Rewrite the stretch of the forum post on the microSD card reader from "Conclusion: Gentoo (gentoo-sources?)" through "Thanks in advance.", substituting "suggestion" for "hint".

--- begin Extracted text ---

I'm an experienced Gentoo user with a custom kernel. When I noticed that my kernel was able to detect the reader but not the card (it shows up as /dev/sdX, but never appears a partition and whatever interaction with that device returns "no medium found" or something like that) I begun searching the kernel looking for forgotten modules and settings. Well, after several reboots I ended activating every single module in the SD/MMC section of the kernel. 

Nothing happened.

Humilliated :p but in despair I went to an Ubuntu box in order to see what ubuntu load when it detects the reader and the card, and thus replicate the scenario in my box. Ubuntu not only mounted immediately the microsd and showed it to me with Nautilus, but didn't load any visible module. So I felt myself a little lost.

// AT HOME

I've got three gentoo boxes; all of them showed the same behaviour: the card didn't show up. At last, not sure even of my sanity, I begun switching memories (NOTE: The memory always worked, besides, remember what did Ubuntu) to see if there was a little change.

Here is what's really crazy: A SD card (not microSD, but SD) worked flawlessly. I grabbed a SD/microSD adapter and tested all my microSD cards -- all of them worked like a charm.

Conclusion: Gentoo (gentoo-sources?) is not able to see the microSD slot, but the SD slot of the card reader works flawlessly.  Is that EVEN possible? I can't find an explanation or a solution. Although, at least I think it might help someone.

I'll be glad of any idea or hint or something that lead me to at least an explanation.

Thanks in advance.

----------

--- end Extracted text ---
--- begin Data listing ---

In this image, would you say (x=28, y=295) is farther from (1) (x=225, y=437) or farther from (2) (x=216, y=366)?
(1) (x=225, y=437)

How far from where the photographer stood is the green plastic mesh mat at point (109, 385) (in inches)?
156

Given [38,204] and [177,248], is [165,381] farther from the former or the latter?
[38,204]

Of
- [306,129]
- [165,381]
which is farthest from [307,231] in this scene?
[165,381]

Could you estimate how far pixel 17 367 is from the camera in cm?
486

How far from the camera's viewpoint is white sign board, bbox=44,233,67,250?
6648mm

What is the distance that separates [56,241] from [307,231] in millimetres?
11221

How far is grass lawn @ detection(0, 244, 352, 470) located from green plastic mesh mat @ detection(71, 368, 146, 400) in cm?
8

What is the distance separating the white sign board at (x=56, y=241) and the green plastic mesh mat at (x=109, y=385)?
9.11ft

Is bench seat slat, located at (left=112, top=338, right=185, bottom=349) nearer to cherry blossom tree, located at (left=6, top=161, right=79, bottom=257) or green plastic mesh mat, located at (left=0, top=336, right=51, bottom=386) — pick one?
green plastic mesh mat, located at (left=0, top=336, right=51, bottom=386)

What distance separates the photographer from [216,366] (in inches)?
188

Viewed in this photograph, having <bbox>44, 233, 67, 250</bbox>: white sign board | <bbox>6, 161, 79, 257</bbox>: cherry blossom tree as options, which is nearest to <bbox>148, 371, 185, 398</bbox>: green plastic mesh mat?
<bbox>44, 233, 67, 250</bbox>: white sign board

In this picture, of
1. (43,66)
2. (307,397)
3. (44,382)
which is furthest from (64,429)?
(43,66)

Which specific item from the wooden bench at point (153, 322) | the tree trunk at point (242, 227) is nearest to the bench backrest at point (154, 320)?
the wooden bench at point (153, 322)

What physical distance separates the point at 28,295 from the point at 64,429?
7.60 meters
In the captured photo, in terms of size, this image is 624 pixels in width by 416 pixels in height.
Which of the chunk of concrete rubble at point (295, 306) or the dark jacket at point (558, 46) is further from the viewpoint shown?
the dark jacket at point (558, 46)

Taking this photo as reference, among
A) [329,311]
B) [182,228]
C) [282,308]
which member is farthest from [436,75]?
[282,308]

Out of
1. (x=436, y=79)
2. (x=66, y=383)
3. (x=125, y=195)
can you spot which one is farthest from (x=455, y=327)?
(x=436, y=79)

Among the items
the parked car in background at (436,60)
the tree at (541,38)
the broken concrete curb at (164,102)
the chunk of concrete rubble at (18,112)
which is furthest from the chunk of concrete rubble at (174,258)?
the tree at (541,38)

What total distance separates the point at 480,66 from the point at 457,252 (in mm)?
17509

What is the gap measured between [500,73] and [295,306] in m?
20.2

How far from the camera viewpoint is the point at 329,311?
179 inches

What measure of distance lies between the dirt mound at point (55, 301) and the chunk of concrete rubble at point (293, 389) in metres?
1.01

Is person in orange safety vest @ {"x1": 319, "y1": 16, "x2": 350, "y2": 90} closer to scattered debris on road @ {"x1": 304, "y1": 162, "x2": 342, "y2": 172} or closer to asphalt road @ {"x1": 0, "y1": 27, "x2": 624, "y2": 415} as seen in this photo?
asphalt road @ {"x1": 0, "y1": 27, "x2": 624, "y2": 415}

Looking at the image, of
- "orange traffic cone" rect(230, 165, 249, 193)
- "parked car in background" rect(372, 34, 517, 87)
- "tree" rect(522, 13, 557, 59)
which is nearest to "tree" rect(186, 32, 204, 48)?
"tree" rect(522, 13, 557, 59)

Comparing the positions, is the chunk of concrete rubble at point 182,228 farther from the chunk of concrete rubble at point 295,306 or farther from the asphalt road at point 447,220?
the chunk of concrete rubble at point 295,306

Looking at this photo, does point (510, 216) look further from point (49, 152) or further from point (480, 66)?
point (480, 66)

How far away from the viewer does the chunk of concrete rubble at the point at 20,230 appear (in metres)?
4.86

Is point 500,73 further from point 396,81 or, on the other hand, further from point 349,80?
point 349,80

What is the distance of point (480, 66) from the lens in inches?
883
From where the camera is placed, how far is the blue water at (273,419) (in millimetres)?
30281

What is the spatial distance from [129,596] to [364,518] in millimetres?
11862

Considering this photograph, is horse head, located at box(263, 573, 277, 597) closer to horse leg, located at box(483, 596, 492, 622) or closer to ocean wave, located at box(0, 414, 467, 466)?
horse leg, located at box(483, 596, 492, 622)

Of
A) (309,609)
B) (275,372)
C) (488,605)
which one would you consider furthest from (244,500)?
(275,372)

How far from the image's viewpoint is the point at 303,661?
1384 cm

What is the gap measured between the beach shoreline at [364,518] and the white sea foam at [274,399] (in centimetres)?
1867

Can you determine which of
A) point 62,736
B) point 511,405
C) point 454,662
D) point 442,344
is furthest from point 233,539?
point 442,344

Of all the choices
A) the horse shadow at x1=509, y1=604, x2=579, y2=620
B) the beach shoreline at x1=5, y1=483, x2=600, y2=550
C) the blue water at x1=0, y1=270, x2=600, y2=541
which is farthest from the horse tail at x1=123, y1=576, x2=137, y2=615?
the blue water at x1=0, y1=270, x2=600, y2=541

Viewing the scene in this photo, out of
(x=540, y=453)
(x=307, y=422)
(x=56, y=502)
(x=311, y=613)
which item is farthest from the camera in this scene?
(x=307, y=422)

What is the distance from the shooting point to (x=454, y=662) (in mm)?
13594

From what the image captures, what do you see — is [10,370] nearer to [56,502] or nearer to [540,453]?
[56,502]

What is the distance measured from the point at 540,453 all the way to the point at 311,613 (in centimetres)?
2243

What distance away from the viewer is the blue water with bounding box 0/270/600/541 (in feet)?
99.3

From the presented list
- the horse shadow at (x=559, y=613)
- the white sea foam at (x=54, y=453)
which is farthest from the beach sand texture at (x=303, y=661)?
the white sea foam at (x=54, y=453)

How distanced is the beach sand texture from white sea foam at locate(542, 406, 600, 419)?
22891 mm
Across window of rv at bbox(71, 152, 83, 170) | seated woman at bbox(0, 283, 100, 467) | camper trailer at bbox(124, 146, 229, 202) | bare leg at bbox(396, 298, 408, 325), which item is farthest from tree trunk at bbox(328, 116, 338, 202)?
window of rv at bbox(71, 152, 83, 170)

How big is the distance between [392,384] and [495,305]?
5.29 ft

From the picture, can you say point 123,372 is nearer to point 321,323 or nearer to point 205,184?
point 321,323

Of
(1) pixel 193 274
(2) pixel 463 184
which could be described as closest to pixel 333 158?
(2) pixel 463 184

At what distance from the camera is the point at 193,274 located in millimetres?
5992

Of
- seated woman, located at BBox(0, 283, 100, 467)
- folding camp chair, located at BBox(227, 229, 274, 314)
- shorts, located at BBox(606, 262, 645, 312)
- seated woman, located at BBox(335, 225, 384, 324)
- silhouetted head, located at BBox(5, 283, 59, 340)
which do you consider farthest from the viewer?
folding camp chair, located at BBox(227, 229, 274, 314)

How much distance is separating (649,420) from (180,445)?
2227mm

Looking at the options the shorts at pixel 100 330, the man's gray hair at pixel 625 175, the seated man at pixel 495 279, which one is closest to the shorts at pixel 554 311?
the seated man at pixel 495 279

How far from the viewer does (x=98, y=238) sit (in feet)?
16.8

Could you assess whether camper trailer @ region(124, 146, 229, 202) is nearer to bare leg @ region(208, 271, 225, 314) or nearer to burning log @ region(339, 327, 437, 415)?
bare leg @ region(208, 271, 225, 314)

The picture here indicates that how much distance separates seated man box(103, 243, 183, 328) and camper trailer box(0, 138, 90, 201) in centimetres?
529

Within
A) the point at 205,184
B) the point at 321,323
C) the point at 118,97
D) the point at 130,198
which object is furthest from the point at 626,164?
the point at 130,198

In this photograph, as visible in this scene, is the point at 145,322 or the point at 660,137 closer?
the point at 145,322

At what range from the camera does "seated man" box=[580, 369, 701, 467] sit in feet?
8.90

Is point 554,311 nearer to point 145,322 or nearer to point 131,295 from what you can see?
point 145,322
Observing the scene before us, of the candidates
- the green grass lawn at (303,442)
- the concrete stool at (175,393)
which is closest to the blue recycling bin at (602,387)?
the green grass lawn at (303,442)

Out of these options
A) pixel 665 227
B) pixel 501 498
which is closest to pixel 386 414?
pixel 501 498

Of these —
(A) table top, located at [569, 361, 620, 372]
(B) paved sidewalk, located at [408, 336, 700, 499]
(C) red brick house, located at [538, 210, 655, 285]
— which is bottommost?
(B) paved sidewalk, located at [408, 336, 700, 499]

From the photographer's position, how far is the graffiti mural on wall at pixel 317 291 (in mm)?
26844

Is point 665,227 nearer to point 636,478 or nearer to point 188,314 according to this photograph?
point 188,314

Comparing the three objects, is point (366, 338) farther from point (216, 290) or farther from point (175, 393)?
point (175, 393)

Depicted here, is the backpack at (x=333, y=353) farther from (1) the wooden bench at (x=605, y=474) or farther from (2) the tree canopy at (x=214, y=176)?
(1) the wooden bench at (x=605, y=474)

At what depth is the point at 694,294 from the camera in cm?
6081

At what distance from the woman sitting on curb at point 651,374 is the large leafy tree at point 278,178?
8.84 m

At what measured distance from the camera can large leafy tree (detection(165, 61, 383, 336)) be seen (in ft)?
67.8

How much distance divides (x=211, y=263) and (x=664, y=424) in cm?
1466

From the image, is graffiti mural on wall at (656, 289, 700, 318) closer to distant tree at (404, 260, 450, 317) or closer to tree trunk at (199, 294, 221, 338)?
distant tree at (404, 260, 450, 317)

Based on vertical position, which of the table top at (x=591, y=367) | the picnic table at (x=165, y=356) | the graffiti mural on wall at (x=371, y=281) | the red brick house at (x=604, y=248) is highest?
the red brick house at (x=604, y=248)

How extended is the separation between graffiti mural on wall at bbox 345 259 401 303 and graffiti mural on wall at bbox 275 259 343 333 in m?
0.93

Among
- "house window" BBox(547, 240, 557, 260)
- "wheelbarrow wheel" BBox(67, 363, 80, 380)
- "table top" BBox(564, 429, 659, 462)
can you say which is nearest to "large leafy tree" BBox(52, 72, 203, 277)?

--- end Data listing ---

### Full output
Conclusion: Gentoo (gentoo-sources?) is not able to see the microSD slot, but the SD slot of the card reader works flawlessly.  Is that EVEN possible? I can't find an explanation or a solution. Although, at least I think it might help someone.

I'll be glad of any idea or suggestion or something that lead me to at least an explanation.

Thanks in advance.